Description Pursuant to a plea agreement, defendant Kent Craig, Jr., pled to one count of robbery with a gun enhancement. (Pen. Code,[1] §§ 211, 12022.5.) At sentencing, the court ordered defendant to pay $1,718 in restitution directly to the victims for their losses from the robbery and $1,542 to the Victims of Violent Crimes Program (VVCP), pursuant to section 1202.4, subdivision (f).

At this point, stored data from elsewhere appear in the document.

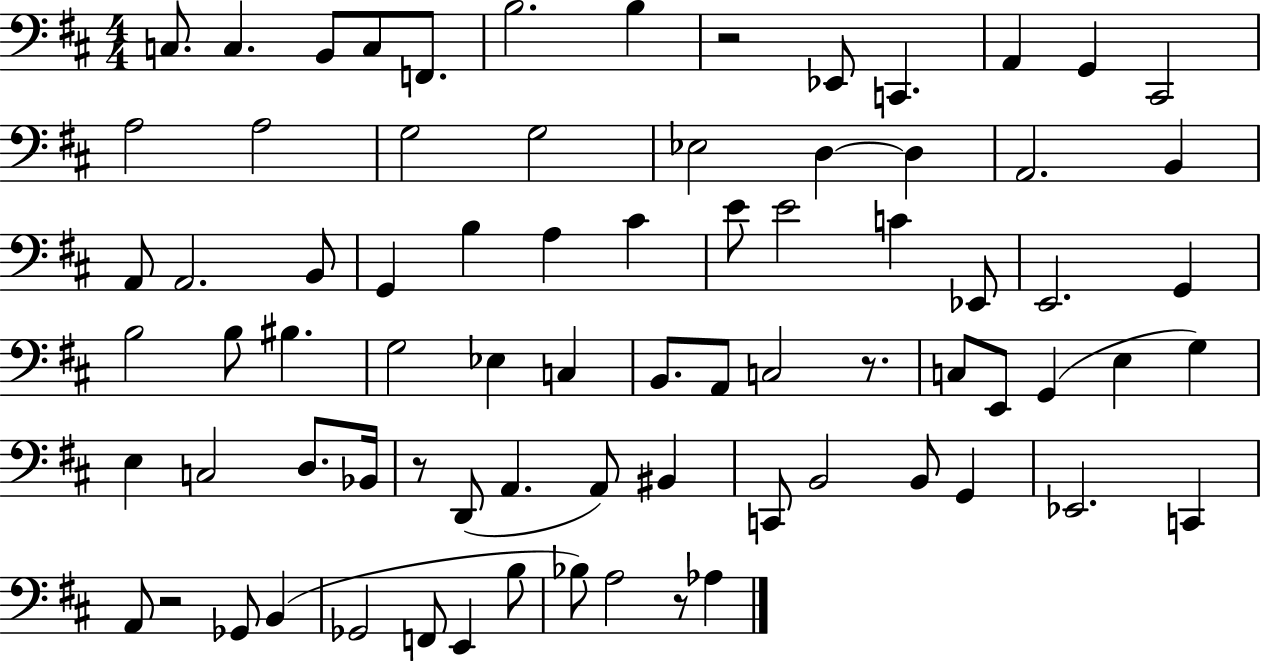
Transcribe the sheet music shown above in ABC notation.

X:1
T:Untitled
M:4/4
L:1/4
K:D
C,/2 C, B,,/2 C,/2 F,,/2 B,2 B, z2 _E,,/2 C,, A,, G,, ^C,,2 A,2 A,2 G,2 G,2 _E,2 D, D, A,,2 B,, A,,/2 A,,2 B,,/2 G,, B, A, ^C E/2 E2 C _E,,/2 E,,2 G,, B,2 B,/2 ^B, G,2 _E, C, B,,/2 A,,/2 C,2 z/2 C,/2 E,,/2 G,, E, G, E, C,2 D,/2 _B,,/4 z/2 D,,/2 A,, A,,/2 ^B,, C,,/2 B,,2 B,,/2 G,, _E,,2 C,, A,,/2 z2 _G,,/2 B,, _G,,2 F,,/2 E,, B,/2 _B,/2 A,2 z/2 _A,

On appeal, defendant contends the $1,542 restitution award to the VVCP is punishment and, as such, cannot be imposed on judicially determined facts without violating the Sixth Amendment, citing the recent United States Supreme Court case of Southern Union Co. v. United States (2012) 567 U.S. ___ [183 L.Ed.2d 318] (Southern Union), and Apprendi v. New Jersey (2000) 530 U.S. 466 [147 L.Ed.2d 435] (Apprendi) as well as Blakely v. Washington (2004) 542 U.S. 296 [159 L.Ed.2d 403] (Blakely).
We conclude defendant was not entitled to a jury trial prior the imposition of the restitution order, and shall affirm the judgment.